Lisa Tagliaferri
The Renaissance Afterlife of Catherine of Siena
2019-2020 (January-June)
Biography
Lisa Tagliaferri is an interdisciplinary scholar in literature and the computer sciences. As a postdoctoral researcher at MIT in the Digital Humanities program, she developed software for humanities researchers. With an interest in bringing to light the centrality of innovation throughout the history of humanistic work, Tagliaferri’s research focuses on Italian vernacular communities and recovering literary figures. Her widely downloaded programming book, How To Code in Python 3, has been adopted in classrooms as an open educational resource. She holds a PhD in Comparative Literature and Renaissance Studies from the City University of New York and an MSc in Computer Science from the University of London.
Project Summary
Building on previous work that affirms Catherine of Siena as a writer through contextualizing her among the corpus of fourteenth-century Italian literature, The Renaissance Afterlife of Catherine of Siena will consider the material book history of her texts and the perception of her as an author by others in Italy through the seventeenth century.

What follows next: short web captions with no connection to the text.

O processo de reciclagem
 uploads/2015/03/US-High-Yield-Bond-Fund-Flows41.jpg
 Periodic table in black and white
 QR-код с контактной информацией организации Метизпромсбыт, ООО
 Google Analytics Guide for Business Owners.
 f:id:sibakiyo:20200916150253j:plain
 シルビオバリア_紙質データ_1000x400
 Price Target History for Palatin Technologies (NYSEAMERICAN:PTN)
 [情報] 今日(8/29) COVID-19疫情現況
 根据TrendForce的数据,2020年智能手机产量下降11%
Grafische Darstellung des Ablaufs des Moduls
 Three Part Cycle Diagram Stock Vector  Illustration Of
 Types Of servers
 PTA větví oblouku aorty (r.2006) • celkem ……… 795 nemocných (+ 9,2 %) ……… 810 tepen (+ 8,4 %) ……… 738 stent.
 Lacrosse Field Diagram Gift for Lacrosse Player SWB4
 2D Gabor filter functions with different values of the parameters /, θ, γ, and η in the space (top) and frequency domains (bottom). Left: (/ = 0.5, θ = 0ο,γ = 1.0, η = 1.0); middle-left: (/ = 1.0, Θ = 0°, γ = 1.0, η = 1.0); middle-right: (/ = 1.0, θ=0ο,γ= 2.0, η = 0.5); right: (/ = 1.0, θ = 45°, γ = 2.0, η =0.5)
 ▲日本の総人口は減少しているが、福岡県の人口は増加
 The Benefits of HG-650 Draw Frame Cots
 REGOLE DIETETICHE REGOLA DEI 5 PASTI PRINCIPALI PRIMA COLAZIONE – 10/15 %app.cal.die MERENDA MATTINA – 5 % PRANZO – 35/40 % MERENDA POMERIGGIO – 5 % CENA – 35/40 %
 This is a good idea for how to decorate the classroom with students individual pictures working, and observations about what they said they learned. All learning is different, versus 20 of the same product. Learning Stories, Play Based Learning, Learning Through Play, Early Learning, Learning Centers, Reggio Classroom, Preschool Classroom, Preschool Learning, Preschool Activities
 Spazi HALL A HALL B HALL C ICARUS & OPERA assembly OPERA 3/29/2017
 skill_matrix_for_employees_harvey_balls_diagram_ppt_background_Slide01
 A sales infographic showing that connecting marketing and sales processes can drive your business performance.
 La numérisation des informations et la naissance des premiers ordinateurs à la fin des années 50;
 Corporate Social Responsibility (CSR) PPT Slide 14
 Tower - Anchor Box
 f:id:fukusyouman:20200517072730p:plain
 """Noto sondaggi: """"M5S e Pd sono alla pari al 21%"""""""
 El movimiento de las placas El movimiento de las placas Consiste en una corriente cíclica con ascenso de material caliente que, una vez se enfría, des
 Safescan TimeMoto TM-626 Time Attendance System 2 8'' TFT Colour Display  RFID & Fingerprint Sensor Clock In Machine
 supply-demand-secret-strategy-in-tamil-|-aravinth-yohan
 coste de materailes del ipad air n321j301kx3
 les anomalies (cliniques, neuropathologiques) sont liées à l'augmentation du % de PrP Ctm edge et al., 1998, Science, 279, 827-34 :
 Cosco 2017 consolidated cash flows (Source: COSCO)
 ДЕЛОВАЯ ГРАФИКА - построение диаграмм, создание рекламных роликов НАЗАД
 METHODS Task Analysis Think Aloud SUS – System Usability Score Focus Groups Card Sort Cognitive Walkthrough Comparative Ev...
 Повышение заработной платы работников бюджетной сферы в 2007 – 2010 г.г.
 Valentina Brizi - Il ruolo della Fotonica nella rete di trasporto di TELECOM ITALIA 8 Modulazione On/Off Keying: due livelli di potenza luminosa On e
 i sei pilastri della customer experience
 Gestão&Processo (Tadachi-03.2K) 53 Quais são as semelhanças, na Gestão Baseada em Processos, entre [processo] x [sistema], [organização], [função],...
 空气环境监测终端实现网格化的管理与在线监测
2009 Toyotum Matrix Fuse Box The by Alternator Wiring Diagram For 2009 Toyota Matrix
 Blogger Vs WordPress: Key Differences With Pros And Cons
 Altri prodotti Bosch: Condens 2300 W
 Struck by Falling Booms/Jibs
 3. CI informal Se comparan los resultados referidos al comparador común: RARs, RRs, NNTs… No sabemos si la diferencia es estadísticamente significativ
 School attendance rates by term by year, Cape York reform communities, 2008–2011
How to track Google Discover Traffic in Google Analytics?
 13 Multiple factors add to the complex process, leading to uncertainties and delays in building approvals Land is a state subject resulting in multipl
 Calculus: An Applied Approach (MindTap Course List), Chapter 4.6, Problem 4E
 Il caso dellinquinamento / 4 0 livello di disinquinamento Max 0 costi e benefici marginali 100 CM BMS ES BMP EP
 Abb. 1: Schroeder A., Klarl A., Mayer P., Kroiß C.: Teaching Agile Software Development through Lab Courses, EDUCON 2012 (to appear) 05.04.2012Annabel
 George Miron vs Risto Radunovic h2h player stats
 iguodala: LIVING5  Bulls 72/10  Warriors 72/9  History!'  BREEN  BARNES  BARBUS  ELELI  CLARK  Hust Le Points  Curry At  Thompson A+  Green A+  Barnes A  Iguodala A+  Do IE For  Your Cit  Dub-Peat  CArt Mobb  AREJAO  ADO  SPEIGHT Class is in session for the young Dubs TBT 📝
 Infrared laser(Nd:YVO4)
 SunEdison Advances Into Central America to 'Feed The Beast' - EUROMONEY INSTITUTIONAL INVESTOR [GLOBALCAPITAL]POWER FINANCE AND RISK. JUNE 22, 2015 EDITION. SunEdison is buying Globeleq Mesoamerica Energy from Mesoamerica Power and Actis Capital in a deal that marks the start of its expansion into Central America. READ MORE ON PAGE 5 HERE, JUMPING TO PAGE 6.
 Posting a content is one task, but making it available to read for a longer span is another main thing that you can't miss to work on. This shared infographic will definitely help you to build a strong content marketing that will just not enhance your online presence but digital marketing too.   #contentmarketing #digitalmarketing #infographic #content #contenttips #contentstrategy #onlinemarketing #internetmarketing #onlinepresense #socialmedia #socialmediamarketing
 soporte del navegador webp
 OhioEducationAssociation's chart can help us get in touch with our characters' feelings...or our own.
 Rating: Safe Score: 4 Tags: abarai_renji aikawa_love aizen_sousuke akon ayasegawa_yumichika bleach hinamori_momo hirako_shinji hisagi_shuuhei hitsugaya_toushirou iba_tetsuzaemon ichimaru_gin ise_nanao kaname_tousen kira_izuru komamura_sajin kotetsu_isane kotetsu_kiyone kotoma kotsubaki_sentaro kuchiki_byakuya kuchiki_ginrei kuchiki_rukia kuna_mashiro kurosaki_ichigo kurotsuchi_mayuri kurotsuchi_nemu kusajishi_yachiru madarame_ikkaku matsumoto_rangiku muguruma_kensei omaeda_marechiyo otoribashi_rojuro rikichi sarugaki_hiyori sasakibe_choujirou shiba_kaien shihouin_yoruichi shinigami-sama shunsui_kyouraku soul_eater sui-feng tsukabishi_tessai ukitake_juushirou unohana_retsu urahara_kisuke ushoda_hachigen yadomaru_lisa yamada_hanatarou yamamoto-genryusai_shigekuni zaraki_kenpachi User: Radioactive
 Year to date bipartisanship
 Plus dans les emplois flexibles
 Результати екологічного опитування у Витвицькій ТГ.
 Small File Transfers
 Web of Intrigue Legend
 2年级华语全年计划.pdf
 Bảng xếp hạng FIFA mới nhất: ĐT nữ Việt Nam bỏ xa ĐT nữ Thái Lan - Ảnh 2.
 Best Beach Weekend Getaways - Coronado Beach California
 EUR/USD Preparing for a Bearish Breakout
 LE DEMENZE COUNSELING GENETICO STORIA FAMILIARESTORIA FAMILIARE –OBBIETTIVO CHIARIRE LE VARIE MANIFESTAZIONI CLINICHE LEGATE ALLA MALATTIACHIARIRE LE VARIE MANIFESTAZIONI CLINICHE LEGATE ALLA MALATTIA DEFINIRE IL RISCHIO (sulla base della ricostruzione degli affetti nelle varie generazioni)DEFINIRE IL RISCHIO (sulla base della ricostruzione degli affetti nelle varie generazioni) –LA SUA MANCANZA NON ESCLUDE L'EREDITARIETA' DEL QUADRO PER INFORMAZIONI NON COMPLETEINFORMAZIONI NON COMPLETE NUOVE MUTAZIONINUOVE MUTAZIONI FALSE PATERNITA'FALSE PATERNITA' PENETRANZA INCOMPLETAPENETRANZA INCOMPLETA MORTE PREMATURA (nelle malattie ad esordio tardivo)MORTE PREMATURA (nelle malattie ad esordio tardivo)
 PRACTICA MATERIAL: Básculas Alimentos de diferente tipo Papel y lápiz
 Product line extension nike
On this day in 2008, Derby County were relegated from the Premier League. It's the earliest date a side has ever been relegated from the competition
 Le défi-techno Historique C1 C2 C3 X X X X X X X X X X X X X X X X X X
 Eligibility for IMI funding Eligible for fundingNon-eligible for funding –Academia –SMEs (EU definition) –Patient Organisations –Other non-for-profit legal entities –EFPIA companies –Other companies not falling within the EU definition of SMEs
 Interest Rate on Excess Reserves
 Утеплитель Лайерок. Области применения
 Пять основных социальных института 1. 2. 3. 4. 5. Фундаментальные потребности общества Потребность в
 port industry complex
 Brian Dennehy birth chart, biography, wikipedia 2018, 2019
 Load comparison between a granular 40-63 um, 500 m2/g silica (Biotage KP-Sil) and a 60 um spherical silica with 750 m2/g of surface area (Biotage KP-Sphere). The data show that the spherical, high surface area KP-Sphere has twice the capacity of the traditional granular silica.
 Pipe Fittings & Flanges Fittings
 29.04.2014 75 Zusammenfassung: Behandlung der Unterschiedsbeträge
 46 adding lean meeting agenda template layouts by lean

This research will consist of an investigation of the book historical record surrounding Catherine of Siena during the Italian Renaissance, the construction of her as a literary figure through hagiographers and other religious writers, and Catherine’s influence upon Italian Renaissance writers either as a heroic figure that fulfils the role of a protagonist in literary texts, or as a literary model for imitation by later Italian writers in both poetry and prose. Pairing archival research with computational analysis and other digital humanities methodologies, this project will strengthen Catherine’s status as an author through exploring the rich legacy of her reception in the early modern period.